O Relógio Democrático do Século XVII

Artigos
Ferramentas
TIPOGRAFIA

Houve a destruição de um relógio de parede de inestimável valor no Palacio do Planalto, trazido ao Brasil por Dom João VI em 1808, que quando funcionava com seu vaivém pendular, permitia-nos situarmos no tempo e no lugar através da marcação das horas, bem seja de dia, bem seja de noite.
Essa força pendular é extraordinariamente significava na história da humanidade, já que tem criado poderosos impérios, e a mesma força que os criou os afunda, os deteriora. É a força pendular do tempo.
Uma canção que viraliza, um ídolo, um time campeão, um país com uma hegemonia mundial, tudo está submetido a esse vaivém. Não tem nada que, feito pelas mãos dos homens, o tempo não destrua.
Aquilo que está oculto, o tempo o mostra; aquilo que brilha com esplendor, o tempo o apaga. O tempo sempre vence. E é assim como se processa tudo na vida: ora na economia, ora na política social, ora em qualquer peça arqueológica ou de obra monumental.
Essa peça rara de relógio, como exemplar único no mundo, desenhada por André-Charles Boulle e fabricada pelo francês Balthazar Martinot, em seu tempo de glória funcionava sob o impulso pendular. Estando avariado, em seu profundo silêncio no Palácio do Planalto, o país viu seu triste destino. A força pendular do tempo que ele indicava o destruiu sem poder detê-la. Por que, em pleno século XXI, esse relógio do século XVII estava nesse lugar? Qual o significado?
Quando a força do pêndulo atinge seu máximo extremo direito ou esquerdo, começa a ceder, iniciando o retorno a seu lado oposto em que outrora esteve; a força que está vencendo se fortalece a cada segundo, a cada instante, à medida que o relógio marca as horas.... e não tem como detê-la.
Quanto mais resistência houver, a força vencedora se fortalece ainda mais, e a força que está cedendo seu espaço esgota todos os seus recursos conquistados tentando manter-se no poder.
A velocidade com que o pêndulo se direciona de um lado e para o outro depende exclusivamente da resistência que houver para freá-lo. O reconhecimento desse jogo mecânico faz com que o pêndulo flua normalmente, passando pelo equilíbrio central e direcionando-se ao outro extremo sem sobressaltos, quer dizer, sem adiantamento ou atraso das horas. Caso contrário, se acelerará com tal magnitude que passará por cima do “centrão” ficando este como simples expectador do desenrolar dos acontecimentos.
A resistência, ao esticar a corda em seu máximo extremo, põe em perigo todo o sistema, toda a mecânica do relógio democrático, que, como tal, dá a mesma hora para ambas forças; tanto da direita quanto da esquerda.

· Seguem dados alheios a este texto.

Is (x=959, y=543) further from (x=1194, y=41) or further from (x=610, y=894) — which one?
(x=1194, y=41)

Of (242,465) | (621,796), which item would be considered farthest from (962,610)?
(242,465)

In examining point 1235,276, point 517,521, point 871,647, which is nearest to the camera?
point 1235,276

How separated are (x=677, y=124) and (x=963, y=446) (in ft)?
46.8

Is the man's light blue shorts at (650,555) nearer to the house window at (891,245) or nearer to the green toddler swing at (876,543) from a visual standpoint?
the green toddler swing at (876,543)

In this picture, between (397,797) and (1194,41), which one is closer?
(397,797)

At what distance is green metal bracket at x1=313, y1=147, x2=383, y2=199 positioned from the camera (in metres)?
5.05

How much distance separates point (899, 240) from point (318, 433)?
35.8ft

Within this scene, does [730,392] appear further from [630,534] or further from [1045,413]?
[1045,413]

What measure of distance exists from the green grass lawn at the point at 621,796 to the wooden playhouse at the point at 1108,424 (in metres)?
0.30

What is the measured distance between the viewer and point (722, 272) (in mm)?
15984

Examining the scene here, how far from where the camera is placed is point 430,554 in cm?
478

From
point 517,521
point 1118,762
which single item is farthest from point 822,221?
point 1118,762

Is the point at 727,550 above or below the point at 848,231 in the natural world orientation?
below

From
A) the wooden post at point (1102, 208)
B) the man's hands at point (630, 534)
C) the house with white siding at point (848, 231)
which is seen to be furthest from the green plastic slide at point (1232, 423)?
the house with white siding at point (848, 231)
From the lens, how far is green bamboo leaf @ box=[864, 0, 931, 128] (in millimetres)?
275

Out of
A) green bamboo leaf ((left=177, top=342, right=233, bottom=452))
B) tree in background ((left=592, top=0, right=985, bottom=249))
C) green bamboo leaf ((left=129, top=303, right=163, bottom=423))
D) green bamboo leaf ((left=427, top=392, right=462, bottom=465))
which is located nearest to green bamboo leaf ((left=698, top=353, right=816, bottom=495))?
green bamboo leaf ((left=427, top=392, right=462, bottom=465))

A corda tem que saber soltar para que possam fluir as horas do dia ao término do jogo democrático. Quanto mais se estica a corda, pior será, porque ela pode se arrebentar; ela é uma corda! E para que não aconteça essa ruptura democrática, depende unicamente da qualidade do material do qual foi feita, e esse material se encontra nas bases da Constituição Federal que rege uma nação.

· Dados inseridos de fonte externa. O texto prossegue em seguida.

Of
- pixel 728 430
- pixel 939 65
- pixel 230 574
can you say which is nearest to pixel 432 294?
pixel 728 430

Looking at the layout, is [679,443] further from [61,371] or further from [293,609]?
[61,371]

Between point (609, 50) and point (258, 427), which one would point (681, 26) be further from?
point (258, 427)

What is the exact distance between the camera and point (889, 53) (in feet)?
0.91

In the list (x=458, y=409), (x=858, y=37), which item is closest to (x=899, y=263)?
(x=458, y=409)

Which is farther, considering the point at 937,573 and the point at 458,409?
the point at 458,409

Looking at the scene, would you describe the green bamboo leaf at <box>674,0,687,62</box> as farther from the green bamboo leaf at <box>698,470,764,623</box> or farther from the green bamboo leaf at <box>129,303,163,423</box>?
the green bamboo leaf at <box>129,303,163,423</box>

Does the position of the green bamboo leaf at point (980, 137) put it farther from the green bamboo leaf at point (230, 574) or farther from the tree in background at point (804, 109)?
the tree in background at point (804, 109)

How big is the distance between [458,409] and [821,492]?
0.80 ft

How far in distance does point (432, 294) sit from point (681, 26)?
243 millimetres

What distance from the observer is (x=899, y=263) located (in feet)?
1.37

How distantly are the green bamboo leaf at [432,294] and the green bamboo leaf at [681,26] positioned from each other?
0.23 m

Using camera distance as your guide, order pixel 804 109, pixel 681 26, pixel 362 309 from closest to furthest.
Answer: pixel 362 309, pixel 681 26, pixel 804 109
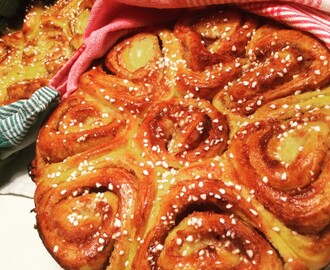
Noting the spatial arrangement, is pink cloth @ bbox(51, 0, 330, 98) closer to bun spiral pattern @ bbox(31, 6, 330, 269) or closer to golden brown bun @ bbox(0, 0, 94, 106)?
bun spiral pattern @ bbox(31, 6, 330, 269)

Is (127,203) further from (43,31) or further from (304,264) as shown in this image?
(43,31)

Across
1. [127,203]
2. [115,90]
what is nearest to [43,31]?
[115,90]

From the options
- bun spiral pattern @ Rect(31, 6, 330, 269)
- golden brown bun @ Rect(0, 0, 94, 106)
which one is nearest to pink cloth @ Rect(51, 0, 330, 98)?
bun spiral pattern @ Rect(31, 6, 330, 269)

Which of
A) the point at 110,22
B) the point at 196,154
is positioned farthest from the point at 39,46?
the point at 196,154

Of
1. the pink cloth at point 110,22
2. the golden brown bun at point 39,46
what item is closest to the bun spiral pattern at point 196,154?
the pink cloth at point 110,22

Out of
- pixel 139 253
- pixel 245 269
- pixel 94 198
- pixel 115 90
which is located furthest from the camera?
pixel 115 90

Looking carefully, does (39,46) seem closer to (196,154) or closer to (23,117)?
(23,117)

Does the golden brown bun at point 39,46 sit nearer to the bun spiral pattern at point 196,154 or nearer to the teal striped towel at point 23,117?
the teal striped towel at point 23,117

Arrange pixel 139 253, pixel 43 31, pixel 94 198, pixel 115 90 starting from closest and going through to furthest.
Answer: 1. pixel 139 253
2. pixel 94 198
3. pixel 115 90
4. pixel 43 31
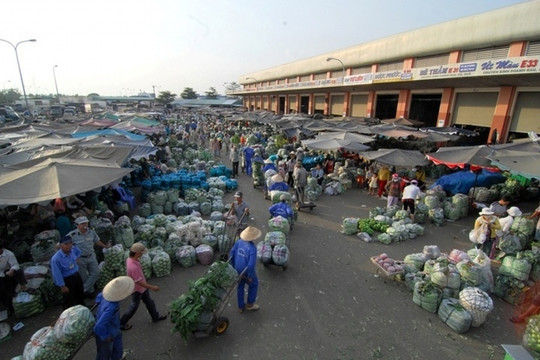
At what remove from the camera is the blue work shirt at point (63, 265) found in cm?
442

Ao arrebentar-se a corda, o relógio para de dar as horas, perdemos o norte; o pêndulo para de funcionar, não saberemos se é de dia ou de noite e nos submeteremos aos caprichos de quem ficou com o relógio quebrado, que em forma ditatorial, nos diria se é de dia ou de noite, e não poderíamos contestar, porque simplesmente não veríamos que horas são na realidade.
Está mais que demonstrado que os extremos se tocam sutilmente; o gelo seco, por exemplo, que em nossas mãos representa a sensação do máximo frio, se as fecharmos, nos queimaria.

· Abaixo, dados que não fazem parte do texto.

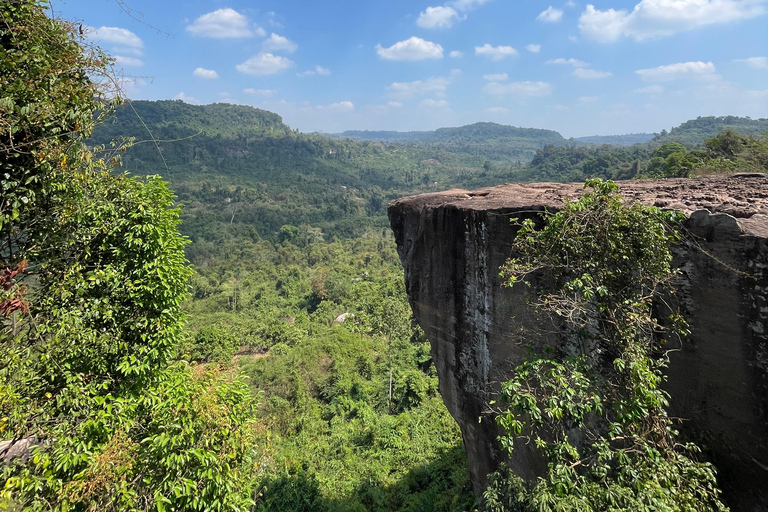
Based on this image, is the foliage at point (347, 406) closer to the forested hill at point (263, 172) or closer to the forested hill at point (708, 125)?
the forested hill at point (263, 172)

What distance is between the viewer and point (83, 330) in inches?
180

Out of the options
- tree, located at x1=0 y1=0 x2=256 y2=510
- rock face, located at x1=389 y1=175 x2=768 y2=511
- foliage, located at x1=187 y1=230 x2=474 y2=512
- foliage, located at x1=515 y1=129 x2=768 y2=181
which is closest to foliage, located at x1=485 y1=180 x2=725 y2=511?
rock face, located at x1=389 y1=175 x2=768 y2=511

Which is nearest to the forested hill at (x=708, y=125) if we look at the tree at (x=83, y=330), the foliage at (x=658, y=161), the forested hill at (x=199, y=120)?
the foliage at (x=658, y=161)

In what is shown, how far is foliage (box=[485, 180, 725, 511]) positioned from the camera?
10.2 ft

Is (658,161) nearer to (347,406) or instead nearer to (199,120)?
(347,406)

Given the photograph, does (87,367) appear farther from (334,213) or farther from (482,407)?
(334,213)

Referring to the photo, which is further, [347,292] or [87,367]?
[347,292]

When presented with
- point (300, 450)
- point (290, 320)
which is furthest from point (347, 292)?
point (300, 450)

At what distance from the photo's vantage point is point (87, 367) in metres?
4.76

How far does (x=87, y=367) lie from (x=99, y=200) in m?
2.17

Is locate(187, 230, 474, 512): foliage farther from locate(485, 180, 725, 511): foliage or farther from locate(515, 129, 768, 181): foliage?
locate(515, 129, 768, 181): foliage

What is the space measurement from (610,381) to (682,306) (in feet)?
3.93

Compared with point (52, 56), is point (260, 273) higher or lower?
lower

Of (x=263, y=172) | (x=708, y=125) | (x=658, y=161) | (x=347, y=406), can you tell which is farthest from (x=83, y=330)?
(x=708, y=125)
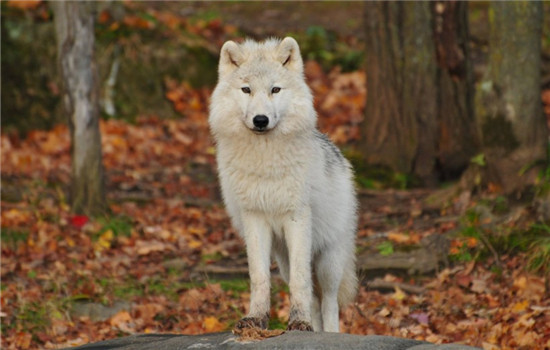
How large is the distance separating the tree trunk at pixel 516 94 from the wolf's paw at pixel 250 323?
13.5ft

Toda força pendular quando se quer manter em seu máximo extremo, pretende intrinsicamente romper com o sistema do qual participou para chegar ao poder, através da radicalização de seu sistema, bem seja de extrema direita ou da extrema esquerda, e para que isso aconteça, o toque sutil do “gelo seco”, numa espécie de delírio coletivo, manipulados pela força emocional de achar que seu extremismo é a única força que deve existir, faz queimar o funcionamento do jogo da mecânica do relógio democrático.
Há um fato corriqueiro em todo evento esportivo em que o derrotado estende sua mão ao vencedor, em sinal de respeito e reconhecimento às regras às quais se submeteu para fazer a disputa reconhecendo sua derrota.
Reconhecer a derrota não significa ficar fora de um torneio, o jogo continua. E que o Brasil possa vencer seus grandes desafios de pobreza, de desigualdade, de educação, independente da força que esteja na sua vez, restaurando seu relógio de parede.